:: TASK PROMPT ::
Whenever a line below holds the word "superluminal", copy that line.

:: PROVIDED ENTRIES ::
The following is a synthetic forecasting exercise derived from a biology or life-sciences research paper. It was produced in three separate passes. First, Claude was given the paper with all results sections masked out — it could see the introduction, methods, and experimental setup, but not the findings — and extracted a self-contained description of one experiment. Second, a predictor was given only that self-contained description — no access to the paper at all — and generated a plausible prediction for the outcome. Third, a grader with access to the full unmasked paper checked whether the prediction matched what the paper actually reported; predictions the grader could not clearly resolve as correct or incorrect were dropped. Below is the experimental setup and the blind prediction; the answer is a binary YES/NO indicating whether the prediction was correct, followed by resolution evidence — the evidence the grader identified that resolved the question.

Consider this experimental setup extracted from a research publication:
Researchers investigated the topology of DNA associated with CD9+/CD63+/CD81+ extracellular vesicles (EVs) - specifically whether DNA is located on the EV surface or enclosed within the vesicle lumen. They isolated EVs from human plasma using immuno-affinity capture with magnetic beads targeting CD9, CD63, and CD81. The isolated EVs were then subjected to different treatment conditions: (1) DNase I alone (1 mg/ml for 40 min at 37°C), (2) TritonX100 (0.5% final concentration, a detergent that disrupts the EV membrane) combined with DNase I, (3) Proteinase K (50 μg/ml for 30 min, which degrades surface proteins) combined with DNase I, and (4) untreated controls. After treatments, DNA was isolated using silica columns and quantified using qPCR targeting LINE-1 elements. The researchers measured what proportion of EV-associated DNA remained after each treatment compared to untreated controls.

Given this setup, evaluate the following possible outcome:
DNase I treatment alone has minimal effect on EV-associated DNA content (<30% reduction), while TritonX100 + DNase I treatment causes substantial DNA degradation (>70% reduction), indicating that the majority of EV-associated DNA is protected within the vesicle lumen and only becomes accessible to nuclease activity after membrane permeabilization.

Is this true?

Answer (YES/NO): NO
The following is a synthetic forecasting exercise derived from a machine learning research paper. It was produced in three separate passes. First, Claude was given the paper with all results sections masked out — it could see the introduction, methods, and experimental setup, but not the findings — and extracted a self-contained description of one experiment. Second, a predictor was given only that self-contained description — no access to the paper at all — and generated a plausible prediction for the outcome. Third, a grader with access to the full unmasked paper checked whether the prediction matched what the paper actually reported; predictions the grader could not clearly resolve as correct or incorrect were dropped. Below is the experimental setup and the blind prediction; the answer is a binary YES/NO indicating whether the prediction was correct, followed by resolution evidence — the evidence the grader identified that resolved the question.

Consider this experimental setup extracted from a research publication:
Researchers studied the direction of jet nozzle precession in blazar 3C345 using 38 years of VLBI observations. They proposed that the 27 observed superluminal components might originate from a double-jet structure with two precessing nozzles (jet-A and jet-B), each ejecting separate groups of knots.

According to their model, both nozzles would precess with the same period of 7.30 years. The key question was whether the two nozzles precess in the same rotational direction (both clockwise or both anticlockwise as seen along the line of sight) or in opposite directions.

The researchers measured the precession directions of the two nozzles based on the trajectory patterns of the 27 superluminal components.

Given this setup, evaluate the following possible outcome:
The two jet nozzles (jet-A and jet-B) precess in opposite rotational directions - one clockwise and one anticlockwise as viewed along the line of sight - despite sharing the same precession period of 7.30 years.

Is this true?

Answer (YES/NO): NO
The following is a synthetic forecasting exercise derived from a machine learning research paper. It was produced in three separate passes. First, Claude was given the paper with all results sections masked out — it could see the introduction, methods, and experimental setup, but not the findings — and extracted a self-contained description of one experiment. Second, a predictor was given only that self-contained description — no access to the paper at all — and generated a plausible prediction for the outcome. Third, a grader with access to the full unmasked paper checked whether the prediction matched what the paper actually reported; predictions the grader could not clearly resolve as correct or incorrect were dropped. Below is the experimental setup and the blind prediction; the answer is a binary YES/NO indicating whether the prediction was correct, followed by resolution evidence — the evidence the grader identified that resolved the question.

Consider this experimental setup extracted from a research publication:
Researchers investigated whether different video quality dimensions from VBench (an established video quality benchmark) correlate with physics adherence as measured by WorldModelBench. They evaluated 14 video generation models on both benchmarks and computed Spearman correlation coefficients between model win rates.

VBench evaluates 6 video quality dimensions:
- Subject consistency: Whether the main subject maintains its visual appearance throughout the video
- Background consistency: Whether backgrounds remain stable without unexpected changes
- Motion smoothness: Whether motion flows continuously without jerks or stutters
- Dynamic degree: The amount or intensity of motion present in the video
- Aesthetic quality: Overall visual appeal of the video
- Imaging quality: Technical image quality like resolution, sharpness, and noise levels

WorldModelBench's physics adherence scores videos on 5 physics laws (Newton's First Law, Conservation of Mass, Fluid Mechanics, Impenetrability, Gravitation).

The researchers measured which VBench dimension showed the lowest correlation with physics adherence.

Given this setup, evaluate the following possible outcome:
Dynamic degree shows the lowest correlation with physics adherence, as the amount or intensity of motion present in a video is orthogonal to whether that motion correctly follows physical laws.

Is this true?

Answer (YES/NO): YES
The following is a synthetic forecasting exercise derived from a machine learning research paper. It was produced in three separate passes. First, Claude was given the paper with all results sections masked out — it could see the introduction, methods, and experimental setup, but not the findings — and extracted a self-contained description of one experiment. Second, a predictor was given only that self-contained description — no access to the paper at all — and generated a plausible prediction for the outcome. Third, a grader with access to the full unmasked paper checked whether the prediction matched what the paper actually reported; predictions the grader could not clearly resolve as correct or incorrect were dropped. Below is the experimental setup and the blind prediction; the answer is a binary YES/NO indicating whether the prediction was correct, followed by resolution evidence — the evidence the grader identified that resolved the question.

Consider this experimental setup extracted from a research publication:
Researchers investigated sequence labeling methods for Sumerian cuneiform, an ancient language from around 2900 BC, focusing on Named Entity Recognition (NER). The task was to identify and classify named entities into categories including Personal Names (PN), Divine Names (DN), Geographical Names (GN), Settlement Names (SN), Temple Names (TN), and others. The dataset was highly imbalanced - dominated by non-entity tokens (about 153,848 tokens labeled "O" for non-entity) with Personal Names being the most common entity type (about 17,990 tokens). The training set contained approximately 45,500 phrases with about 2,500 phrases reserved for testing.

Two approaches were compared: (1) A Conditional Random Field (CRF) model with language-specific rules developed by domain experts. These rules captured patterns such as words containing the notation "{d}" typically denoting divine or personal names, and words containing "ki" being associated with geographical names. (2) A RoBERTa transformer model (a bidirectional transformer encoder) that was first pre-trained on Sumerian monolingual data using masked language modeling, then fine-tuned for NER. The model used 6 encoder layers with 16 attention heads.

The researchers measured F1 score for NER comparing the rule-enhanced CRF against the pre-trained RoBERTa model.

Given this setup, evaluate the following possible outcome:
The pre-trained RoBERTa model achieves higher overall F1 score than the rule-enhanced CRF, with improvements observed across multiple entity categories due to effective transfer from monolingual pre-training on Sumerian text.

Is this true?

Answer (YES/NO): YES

:: RESPONSE TO THE TASK ::
Researchers studied the direction of jet nozzle precession in blazar 3C345 using 38 years of VLBI observations. They proposed that the 27 observed superluminal components might originate from a double-jet structure with two precessing nozzles (jet-A and jet-B), each ejecting separate groups of knots.
The researchers measured the precession directions of the two nozzles based on the trajectory patterns of the 27 superluminal components.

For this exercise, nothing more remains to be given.